What inspired you to write the latest book you are working on? Do you ever feel motivated by a need to overcome the adversity in your life, such as your physical difficulties or your dyslexia? Strange Girl, London 

Toyah said: My latest book has been inspired by where I live. I won't say exactly where I live, only that it's a town in the Midlands. In a very eccentric town that time hasn't touched and I heard a story about a house in the town that inspired me to write the latest book. It's a children's story for adults and its slightly supernatural. 

Am I inspired by adversity? No, because I think adversity is a frustration that pushes you harder. So I think inspiration is something more of a joy. Adversity, dealing with it, is to deal with frustration. 

But I do love working and that's why I work. I love being creative, I loved feeling plugged into the world. I have no desire to go away and live in a house in Thailand and do nothing. My adversities frustrate me, and try to deal with the best I can. Most of the time I work because I love the feeling it gives me and its exhilarating. 

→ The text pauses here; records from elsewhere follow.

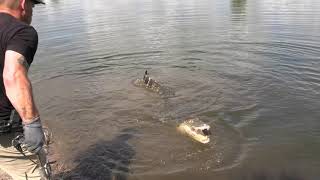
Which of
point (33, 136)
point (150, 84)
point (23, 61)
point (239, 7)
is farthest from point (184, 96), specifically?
point (239, 7)

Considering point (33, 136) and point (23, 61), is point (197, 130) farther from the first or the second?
point (23, 61)

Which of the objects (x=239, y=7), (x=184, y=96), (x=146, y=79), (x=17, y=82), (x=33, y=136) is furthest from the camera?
(x=239, y=7)

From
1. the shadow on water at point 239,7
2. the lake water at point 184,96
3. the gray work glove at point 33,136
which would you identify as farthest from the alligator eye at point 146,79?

I love the new album and your 25th anniversary gig in October was great. Are you planning to tour sometime in the near future? Ashleigh, Portressie, Moray 

Toyah said: I'm touring in October, and I think it might confuse my fans why I'm going out in a package on an 80s tour. The reason I'm doing that is because I feel much happier with other artists. I don't feel isolated and put under pressure. I think performing is better when you're happy, and I'm much happier in this kind of environment. I feel I'm not carrying the whole tour on my back which can make me quite tense and that affects my performance. 

I'm really chuffed to be going out with Nick Heyward. He's great fun, he's a fellow taurean and I think I can put emphasis on enjoyment which is what music should be all about.